IMF wants Pakistan board meeting before existing program expires 2023

Ordinarily, a board meeting on a program review would require a prior staff-level agreement, which in Pakistan’s case would release $1.1 billion in financing as part of a $6.5 billion IMF package.

Since November, the staff-level agreement has been delayed, and more than 100 days have passed since the last staff-level mission to Pakistan, which is the longest postponement since at least 2008.

“This engagement will focus on the restoration of proper foreign exchange market functioning, the passage of an FY24 budget consistent with programmed goals, and adequate financing,” said IMF mission chief Nathan Porter.

Finance Minister Ishaq Dar stated on Sunday that Pakistan will share its budget information with the fund. He added that he would like the IMF to complete its ninth evaluation before the budget is presented at the beginning of June, as all the necessary conditions have already been met.

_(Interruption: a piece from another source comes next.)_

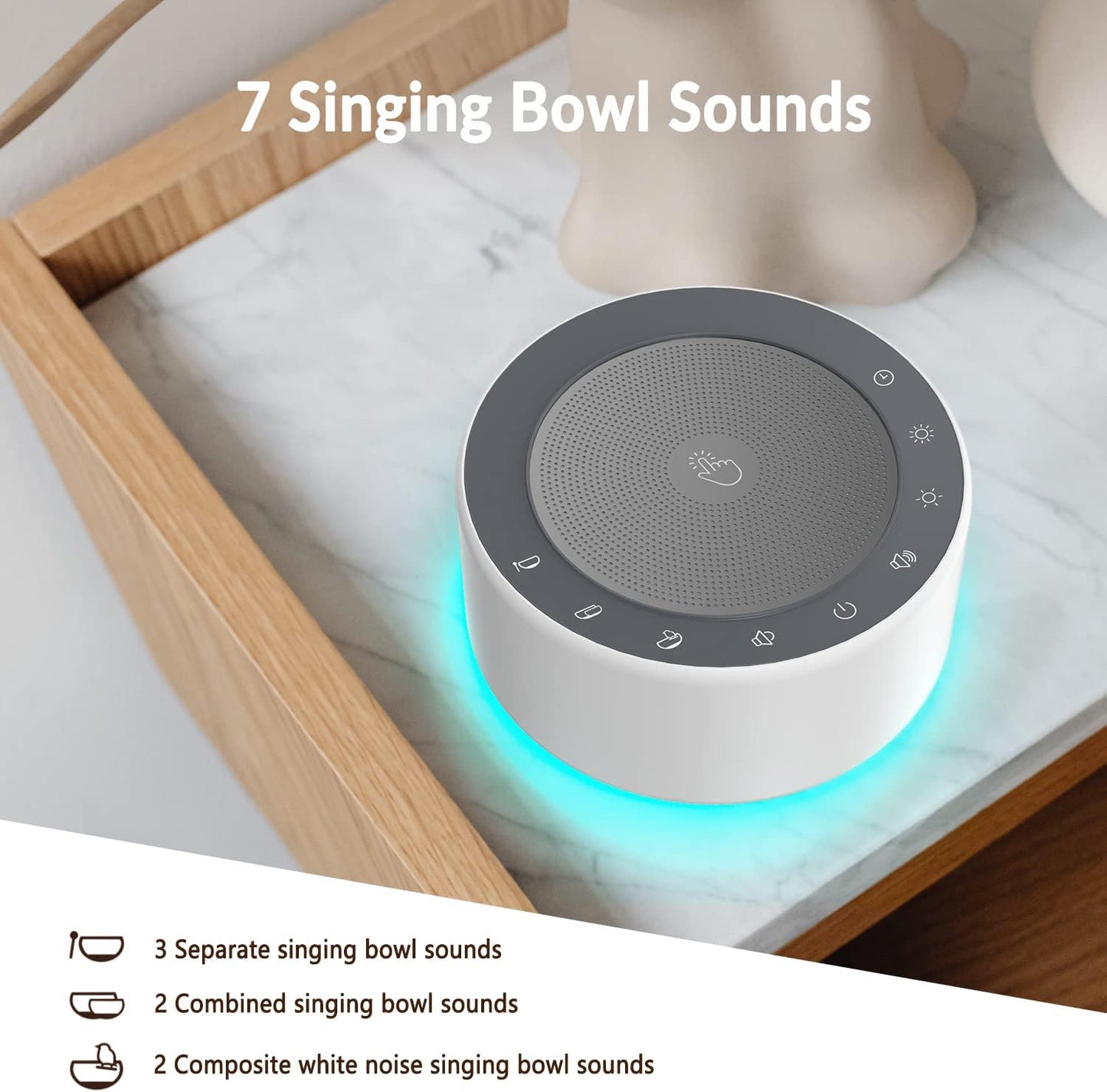 Kipcush Tibetan Meditation Bowl Sound Machine - 7 Different Sized Singing Bowls Sounds for Yoga, Meditation, Mindfulness, Chakra Healing, Sound Therapy and Stress Relief, Timer, Plug in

Before Pakistan’s current program ends, the IMF hopes to have a board meeting on the country.

In an interview with Geo TV, Dar stated, “They’ve asked for a few more things, and we’re prepared to provide them. They’ve asked for budget information, and we’ll provide it.”

It would not work for Pakistan, he said, if the IMF combined the ninth and tenth reviews of the bailout, adding, “We will not do this because we believe it is unfair.”

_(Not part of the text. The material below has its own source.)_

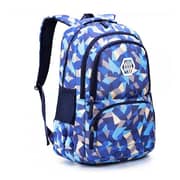 SAMBOX Geometrical XXL School Bag Blue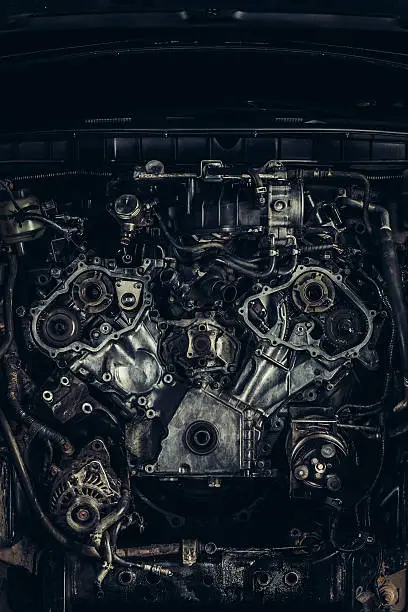 V8 car engine close-up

In general, Porter stated that “overcoming the present economic and financial challenges would require sustained policy efforts and reforms for Pakistan to regain strong and inclusive private-led growth.”

In reference to Pakistan’s political instability, while the IMF does not comment on domestic politics, Porter stated that it wishes “a peaceful way forward is found in accordance with the Constitution and the rule of law.”